The Cabinet — 06.08.22
by Rebecca Moragne, MS Nutrition

First thing's first, what is constipation? 

Constipation is a difficulty emptying bowels and/or a reduction in bowel movements. Some define constipation as fewer than three bowel movements a week. However, the definition can vary based on what is normal for an individual. 

What could be causing constipation? 

Constipation can often be referred to as “simple” or “functional.” In simple constipation, the constipation may be due to lifestyle factors such as low dietary fiber, inadequate water intake, or physical inactivity. Functional constipation on the other hand describes a physical change within the intestines such as an obstruction. Constipation could additionally be a symptom of an underlying condition such as IBS or colorectal cancer. 
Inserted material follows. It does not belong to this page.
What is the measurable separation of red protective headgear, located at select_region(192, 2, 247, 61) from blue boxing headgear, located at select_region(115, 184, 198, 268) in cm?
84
What are 5 foods that can help relieve constipation and how/why do each of them help?

Papaya & Pineapple

Papaya contains the digestive enzyme papain while pineapple contains bromelain. These enzymes help digest proteins. This digestive support can help encourage bowel movement. You can even find papaya enzymes in capsule forms however, the whole food, due to the fiber, is best! 

Flaxseeds

Flaxseeds contain dietary fiber, which can help act as a bulk laxative to encourage movement through the intestines. Flaxseeds additionally contain omega-3 fatty acids, the fats responsible for reducing inflammation in the body. Constipation unfortunately does involve inflammation since the “trash” is backed up. 

Coffee

You may easily be familiar with coffee’s association with the bathroom. Some people’s bathroom routine is tied to their morning cup of coffee. Coffee can help stimulate the GI tract and encourage movement. 

Oatmeal 

Oats contain both insoluble and soluble fiber. I often think of insoluble fiber as a huge broom, helping collect and pull food through our intestines. Soluble fiber on the other hand dissolves in water to form a gel-like material. Together, both insoluble and soluble fiber, help produce regular movement in a comfortable consistency from our stomach to our butt.

If food alone isn't quite doing the trick, supplementing with gentle, natural herbs and minerals can help move things along. For example, try taking magnesium citrate before bed or incorporating digestive bitters into your health routine.

This information is for educational purposes only and should not be taken as medical advice. Please consult a physician before treating any disorder.